The agent (attendance_agent.py
) is the ReAct (Reasoning + Action) agent. It is responsible for reasoning about the user's request and deciding which tool to use, calling the tool and returning the result to the user.ReAct: Synergizing Reasoning and Acting in Language Models.
- Install the dependencies with uv:
uv sync
- Run the client:
uv run python main.py --port 8080
- Call the Ask endpoint:
curl -X POST http://localhost:8080/ask -H "Content-Type: application/json" -d '{"thread_id": "123", "question": "How many orders did John Doe place in March 2025?"}'
The MCP server is implemented with FastMCP. The server is responsible for providing the tools to the client.
- Install the dependencies with uv:
uv sync
- Run the ngrok tunnel:
ngrok http --url={ngrok_url} 8000
- Run the MCP server:
uv run python main.py --port 8000
- Inside the server folder, run:
uv run pytest tests/ -v
- Use a guardrail (like AWS Bedrock Guardrails) to avoid prompt injection, hallucinations, security issues, unwanted topics, etc.

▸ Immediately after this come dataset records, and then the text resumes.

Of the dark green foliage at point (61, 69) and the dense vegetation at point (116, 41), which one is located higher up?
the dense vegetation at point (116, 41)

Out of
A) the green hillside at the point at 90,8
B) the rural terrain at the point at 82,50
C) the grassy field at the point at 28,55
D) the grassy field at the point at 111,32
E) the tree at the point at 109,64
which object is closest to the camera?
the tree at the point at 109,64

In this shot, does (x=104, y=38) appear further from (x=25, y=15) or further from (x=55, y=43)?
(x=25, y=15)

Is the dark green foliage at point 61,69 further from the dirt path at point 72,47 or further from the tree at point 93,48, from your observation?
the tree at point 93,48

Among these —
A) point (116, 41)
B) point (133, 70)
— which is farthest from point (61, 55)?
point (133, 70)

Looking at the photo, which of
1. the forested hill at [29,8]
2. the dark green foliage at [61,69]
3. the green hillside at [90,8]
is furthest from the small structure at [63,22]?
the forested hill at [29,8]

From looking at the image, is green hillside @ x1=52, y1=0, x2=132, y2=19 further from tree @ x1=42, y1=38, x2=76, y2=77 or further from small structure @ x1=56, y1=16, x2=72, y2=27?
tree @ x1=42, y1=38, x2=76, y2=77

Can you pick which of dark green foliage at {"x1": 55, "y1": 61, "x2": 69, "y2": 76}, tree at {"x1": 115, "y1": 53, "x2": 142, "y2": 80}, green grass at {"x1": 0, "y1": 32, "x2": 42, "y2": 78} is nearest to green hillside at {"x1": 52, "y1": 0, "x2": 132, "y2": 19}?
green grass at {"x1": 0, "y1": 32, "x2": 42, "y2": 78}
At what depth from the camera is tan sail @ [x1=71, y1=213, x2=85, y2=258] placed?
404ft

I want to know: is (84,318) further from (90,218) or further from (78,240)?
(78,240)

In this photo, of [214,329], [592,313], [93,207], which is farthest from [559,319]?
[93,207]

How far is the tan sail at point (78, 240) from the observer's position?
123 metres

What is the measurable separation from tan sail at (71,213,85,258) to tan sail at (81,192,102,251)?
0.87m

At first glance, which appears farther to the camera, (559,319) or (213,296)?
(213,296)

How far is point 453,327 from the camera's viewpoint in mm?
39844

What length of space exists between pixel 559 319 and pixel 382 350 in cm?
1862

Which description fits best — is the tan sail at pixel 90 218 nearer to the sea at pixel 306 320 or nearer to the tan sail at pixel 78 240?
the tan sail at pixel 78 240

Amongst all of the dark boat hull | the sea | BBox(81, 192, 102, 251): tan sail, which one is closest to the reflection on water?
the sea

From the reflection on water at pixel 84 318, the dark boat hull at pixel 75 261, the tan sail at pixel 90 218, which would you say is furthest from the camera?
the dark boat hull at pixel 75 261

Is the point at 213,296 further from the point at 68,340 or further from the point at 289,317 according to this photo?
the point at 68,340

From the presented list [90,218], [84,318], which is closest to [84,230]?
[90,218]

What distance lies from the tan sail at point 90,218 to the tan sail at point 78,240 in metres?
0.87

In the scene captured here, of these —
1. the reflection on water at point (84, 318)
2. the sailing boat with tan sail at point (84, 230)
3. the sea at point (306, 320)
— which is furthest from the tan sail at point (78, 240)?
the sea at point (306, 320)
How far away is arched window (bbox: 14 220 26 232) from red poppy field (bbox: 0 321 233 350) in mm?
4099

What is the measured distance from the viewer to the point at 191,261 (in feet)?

- Use a more rebust checkpointer, like a Redis or a database, with TTL and message summary to don't spend too much tokens and memory.
- Improve error handling
- Add thread_id to the logs, like a "trace".
- Propagate the thread_id to the tools via personalized HTTP header to maintain the tracing of the conversation.
- Add a security layer to the MCP server, like a token or a key to authenticate the client.
- Refine the prompt and add more information about the business, the persona, the context, etc.
- End the unit tests for the tools and integration tests
- Use HTTP errors codes to return the error to the client with a friendly message to be disposed in the chat/frontend.
- To give state to the graph, I added the thread_id to ask payload.